First drafts can be like mazes. The way through is never a straight line.
by Ruth Harris
A first draft is a maze you create that you have to find your way out of. Like a maze, the first draft doesn’t proceed in a straight line from start to finish, from beginning to end.
In the process of drafting, you will get lost at times, find yourself in dead ends at others. You will have to go back and retrace your steps, find another route, and keep trying until you solve the puzzle and get through to the end.
First Drafts are Written by Both the Conscious and Subconscious Mind
Your conscious mind does part of the work for you. Whether you start with a detailed outline or an idea of the genre, the setting, a notion of the MC or a scene you can’t wait to write, you make deliberate, conscious choices about what kind of book you want to write. You choose the setting, time period, and the characters.
Sometimes accidentally overheard dialogue can lead to gold. Matt Weiner, creator of TV’s “Mad Men” and author of the forthcoming novel, Heather, the Totality, remembers where the initial idea for the book came from. He was carrying the notebook he always keeps with him to record snippets of overheard dialogue or a fleeting idea for a scene when he saw a teenage girl having a tense conversation with a companion.
“You don’t know if an idea is going to be a TV show or a movie or a play or prose or a poem or a stupid note you write in your notebook and forget about,” he says, recalling the unsettling sense he had that she was in some kind of “animal danger.”

▶ Tasks:
1. From the first-drafts passage, reproduce the text starting at "In the process" and ending at "and the characters.".
2. In the first-drafts passage, what does Matt Weiner always keep with him?
3. Does each statement below agree with the first-drafts passage? Answer yes or no, and quote the deciding words of the passage. (a) A first draft proceeds in a straight line from start to finish. (b) Matt Weiner is the creator of "Mad Men." (c) The teenage girl Weiner saw was alone.

▶ Dataset records:
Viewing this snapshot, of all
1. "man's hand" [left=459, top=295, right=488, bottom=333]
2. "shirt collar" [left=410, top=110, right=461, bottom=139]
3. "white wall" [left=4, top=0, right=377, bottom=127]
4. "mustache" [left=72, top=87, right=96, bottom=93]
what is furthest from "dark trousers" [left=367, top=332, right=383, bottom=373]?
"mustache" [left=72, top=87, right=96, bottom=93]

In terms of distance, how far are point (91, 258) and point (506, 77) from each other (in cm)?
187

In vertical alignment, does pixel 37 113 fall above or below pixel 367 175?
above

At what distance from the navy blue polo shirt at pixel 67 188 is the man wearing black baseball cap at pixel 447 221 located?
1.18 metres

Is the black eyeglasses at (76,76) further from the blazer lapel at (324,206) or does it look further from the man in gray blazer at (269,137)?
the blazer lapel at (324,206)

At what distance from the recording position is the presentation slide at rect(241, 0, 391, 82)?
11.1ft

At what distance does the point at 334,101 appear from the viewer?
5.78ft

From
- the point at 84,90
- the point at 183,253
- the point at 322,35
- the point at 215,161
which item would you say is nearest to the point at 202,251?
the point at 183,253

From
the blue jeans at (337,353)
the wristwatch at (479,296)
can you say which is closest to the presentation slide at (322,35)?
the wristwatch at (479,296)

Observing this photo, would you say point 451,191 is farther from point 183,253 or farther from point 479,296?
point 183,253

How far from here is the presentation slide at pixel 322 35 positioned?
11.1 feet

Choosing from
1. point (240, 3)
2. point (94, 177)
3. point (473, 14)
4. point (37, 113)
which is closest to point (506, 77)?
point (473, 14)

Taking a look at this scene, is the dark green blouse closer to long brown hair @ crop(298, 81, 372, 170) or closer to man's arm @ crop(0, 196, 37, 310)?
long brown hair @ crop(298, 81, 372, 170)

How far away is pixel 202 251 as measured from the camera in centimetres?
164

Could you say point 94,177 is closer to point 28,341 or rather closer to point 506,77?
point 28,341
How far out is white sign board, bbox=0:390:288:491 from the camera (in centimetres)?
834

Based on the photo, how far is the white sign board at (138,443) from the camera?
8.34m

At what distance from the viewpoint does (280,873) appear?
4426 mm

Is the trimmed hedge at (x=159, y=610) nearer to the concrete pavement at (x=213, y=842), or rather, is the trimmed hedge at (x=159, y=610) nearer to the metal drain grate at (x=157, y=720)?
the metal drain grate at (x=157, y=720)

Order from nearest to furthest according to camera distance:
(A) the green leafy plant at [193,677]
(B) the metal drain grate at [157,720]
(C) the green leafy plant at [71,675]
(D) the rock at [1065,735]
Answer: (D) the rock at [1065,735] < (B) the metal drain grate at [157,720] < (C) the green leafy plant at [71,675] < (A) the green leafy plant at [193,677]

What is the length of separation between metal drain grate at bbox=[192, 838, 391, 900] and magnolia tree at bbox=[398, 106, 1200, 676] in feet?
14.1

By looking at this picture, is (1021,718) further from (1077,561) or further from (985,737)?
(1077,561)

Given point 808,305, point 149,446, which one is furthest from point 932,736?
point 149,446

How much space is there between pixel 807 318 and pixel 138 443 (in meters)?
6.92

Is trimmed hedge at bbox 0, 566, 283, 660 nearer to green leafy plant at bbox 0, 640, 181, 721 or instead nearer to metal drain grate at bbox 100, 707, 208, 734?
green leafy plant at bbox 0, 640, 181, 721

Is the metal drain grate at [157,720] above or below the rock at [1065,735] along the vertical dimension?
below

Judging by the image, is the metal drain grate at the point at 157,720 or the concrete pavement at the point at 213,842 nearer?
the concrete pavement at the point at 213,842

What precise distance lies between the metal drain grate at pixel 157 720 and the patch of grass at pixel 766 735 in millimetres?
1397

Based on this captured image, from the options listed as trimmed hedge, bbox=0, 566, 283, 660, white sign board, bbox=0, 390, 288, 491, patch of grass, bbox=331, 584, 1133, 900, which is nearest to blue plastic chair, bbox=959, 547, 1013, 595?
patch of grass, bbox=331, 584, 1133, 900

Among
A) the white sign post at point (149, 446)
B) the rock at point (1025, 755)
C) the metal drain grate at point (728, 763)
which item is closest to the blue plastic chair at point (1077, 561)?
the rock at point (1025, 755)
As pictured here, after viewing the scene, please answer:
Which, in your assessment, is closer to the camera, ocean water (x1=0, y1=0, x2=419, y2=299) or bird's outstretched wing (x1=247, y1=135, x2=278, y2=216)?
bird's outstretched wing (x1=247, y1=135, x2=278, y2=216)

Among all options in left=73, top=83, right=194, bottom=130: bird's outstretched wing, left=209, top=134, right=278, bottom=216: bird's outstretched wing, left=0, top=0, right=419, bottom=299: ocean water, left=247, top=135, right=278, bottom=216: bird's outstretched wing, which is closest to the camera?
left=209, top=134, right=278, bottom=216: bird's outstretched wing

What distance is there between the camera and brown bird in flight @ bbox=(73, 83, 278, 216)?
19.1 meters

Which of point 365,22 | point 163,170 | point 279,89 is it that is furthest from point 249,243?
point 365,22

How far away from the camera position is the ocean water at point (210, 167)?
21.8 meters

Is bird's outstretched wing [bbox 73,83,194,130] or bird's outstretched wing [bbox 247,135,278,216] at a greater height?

▶ Task results:
1.
In the process of drafting, you will get lost at times, find yourself in dead ends at others. You will have to go back and retrace your steps, find another route, and keep trying until you solve the puzzle and get through to the end.
First Drafts are Written by Both the Conscious and Subconscious Mind
Your conscious mind does part of the work for you. Whether you start with a detailed outline or an idea of the genre, the setting, a notion of the MC or a scene you can’t wait to write, you make deliberate, conscious choices about what kind of book you want to write. You choose the setting, time period, and the characters.

2. A notebook, for recording snippets of overheard dialogue or a fleeting idea for a scene.

3.
(a) No: "the first draft doesn’t proceed in a straight line from start to finish"
(b) Yes: "Matt Weiner, creator of TV’s “Mad Men”"
(c) No: "having a tense conversation with a companion"